Ein Kumpel hat mir den Tipp gegeben, dass da für einen mit meiner Ausbildung eine Stellung frei war. Eine Stellung, wo ich wahrscheinlich wieder auf ein paar alte Freunde stoßen würde. Die Jungs in Washington würden davon nicht begeistert sein, aber die sind ja schließlich von gar nichts begeistert, was sie nicht voll und ganz kontrollieren. Also wurde ich wieder Soldat. Auf meiner eigenen Seite.« Er schüttelte den Kopf, wie um damit anzudeuten, wie sinnlos dieser endlos lange Krieg zwischen Ost und West gewesen war. Er war auf Schlachtfeldern in der ganzen Welt geführt worden, meistens ohne dass man ihn ausdrücklich erklärt hatte. Und dabei waren mehr als nur Menschen getötet worden.
»Aber, weißt du, ich und meine Kumpel konnten zwar so ziemlich jede Schlacht gewinnen, nur ganz sicher nicht den verdammten Krieg! Es war wieder ganz wie in Vietnam. In Rhodesien hatten wir bei meiner Einheit ein Team, das vermutlich die höchste Abschussrate in der Geschichte der Kriegführung hatte. Fünf Typen aus einem Guerilla-Regiment weggeputzt, paff! Weg! Und trotzdem haben wir den gottverdammten Krieg verloren.
Und dann, nach Rhodesien, hatte ich schließlich die Nase voll. Ich habe gut Geld verdient, aber das war egal; die Scheißkerle haben jedes Mal wieder gewonnen. Also bin ich nach Hause gegangen und Bauer geworden, wie mein Vater und mein Großvater und dessen Vater. Und irgendwann einmal wird Mike, so Gott will, wieder durch diese Tür hereinkommen und das Haus erst wieder verlassen, wenn man ihn mit den Beinen voraus hinausträgt.«
Seine flackernden Augen wandten sich seiner Schwiegertochter zu, und sie spürte, dass er endlich so weit war, dass er zu ihr wie zu einem anderen Soldaten redete, nicht einer Zivilistin in Uniform. »Eines musst du dir merken, Sharon – und vielleicht ist das das letzte Mal, dass ich die Chance habe, einem jungen Offizier etwas beizubringen –, es stimmt wirklich, dass man sich mehr um seine Freunde als um seine Feinde kümmern muss. Gegen den Feind kann man sich verteidigen, aber es ist verdammt schwer, sich gegen die eigene Seite zu verteidigen.« Er schüttelte erneut sein Löwenhaupt und goss sich Selbstgebrannten nach, und das Feuer in seiner Seele schien plötzlich gedämpft.

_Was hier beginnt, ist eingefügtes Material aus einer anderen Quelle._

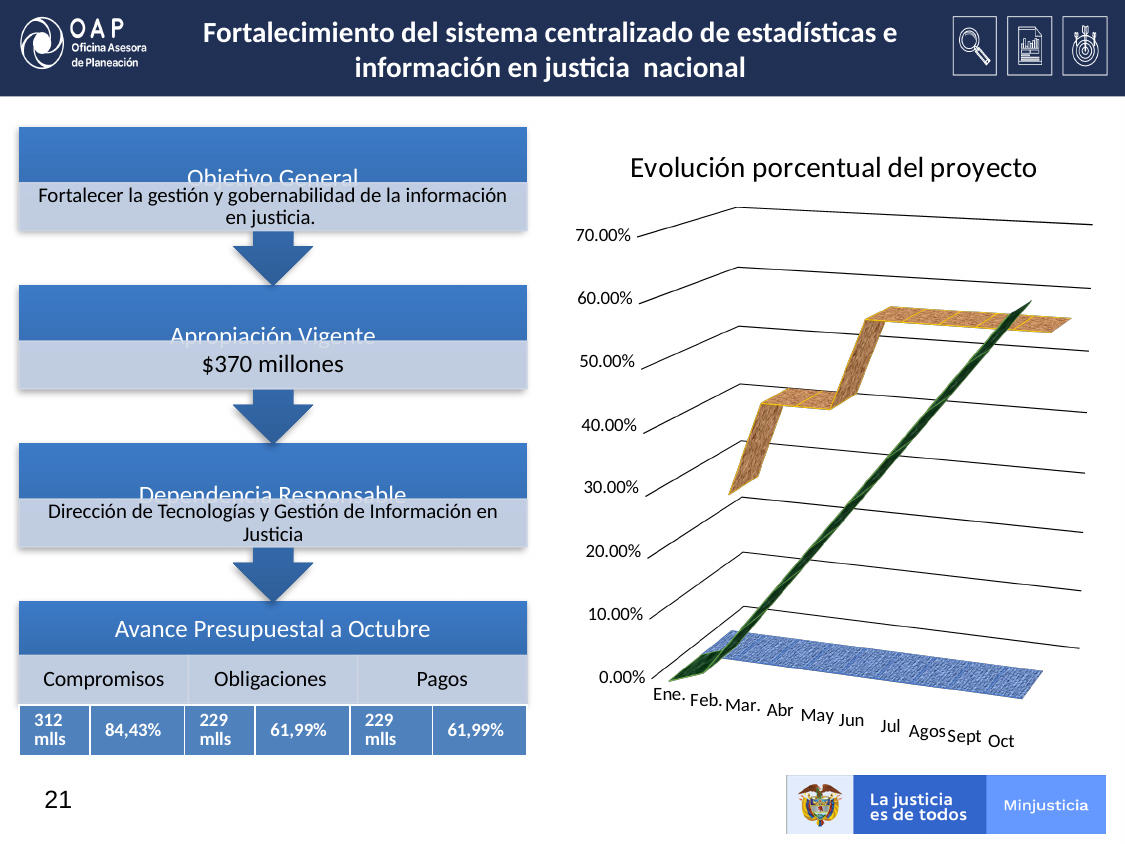
How many series are plotted in the chart? 3 What is the highest value shown on the vertical axis of the chart? 70.00% Is the value of the blue series in the chart greater or less than 10.00% across the months? less What is the first category on the x axis of the chart? Ene. How many months are shown along the x axis of the chart? 10 What is the title of the chart on the right side of the slide? Evolución porcentual del proyecto Is the value of the green series at Oct greater or less than 30.00%? greater Does the green series in the chart rise or fall from Ene. to Oct? rise What is the last category on the x axis of the chart? Oct What kind of chart is 'Evolución porcentual del proyecto'? 3D line chart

»Papa O’Neal?«, sagte sie leise, nachdem sie kurz nachgedacht hatte.
»Yeah, Lieutenant?« Er blickte nicht von seinem Glas auf.

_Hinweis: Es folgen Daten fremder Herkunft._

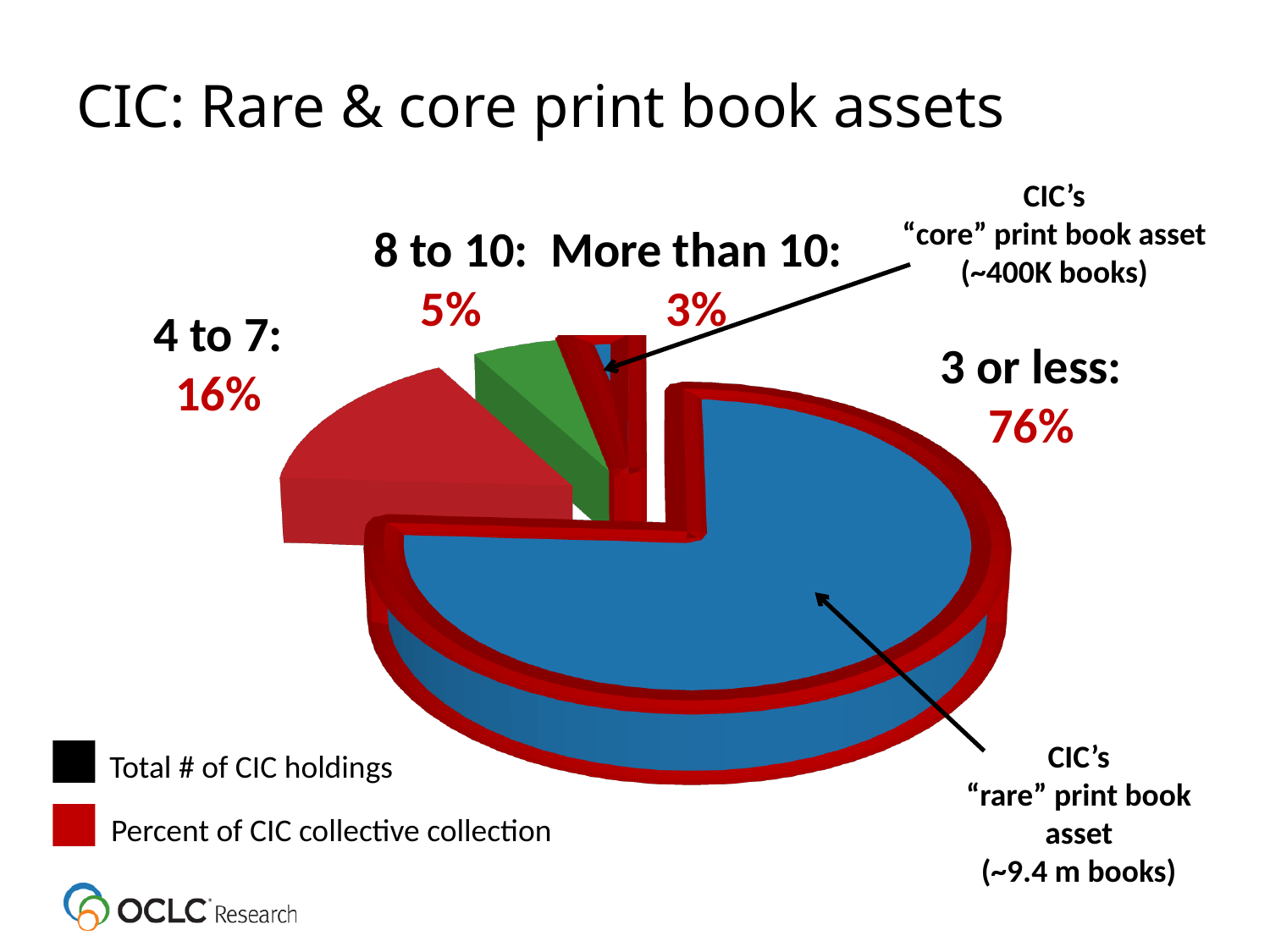
What is the difference in percentage points between the '3 or less' slice and the '4 to 7' slice? 60 What percent of the CIC collective collection is held by 4 to 7 CIC holdings? 16% Which holdings category has the largest share of the pie? 3 or less What percent of the CIC collective collection is held by 8 to 10 CIC holdings? 5% What percent of the CIC collective collection is held by 3 or less CIC holdings? 76% Which slice is larger: '8 to 10' or 'More than 10'? 8 to 10 How many slices does the pie chart have? 4 What kind of chart is shown on the slide? pie chart Which slice is labelled as CIC's "core" print book asset (~400K books)? More than 10 Approximately how many books make up CIC's "rare" print book asset, according to the annotation? ~9.4 m books Which holdings category has the smallest share of the pie? More than 10 What percent of the CIC collective collection is held by more than 10 CIC holdings? 3%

»Ich bin froh, dass du ihn erschossen hast. Wenn du das nicht getan hättest, wärst du jetzt nicht für uns da.« Sie lächelte schwach. »Gottes Wege sind oft geheimnisvoll.«
»Mhmpf«, machte er. »Na ja, erschossen habe ich ihn nicht. Ich habe das Messer genommen. Weil ich seine Augen sehen wollte.« Er schüttelte erneut den Kopf und kippte den Selbstgebrannten ins Feuer, wo es aufflammte wie ein Leuchtfeuer in der Nacht.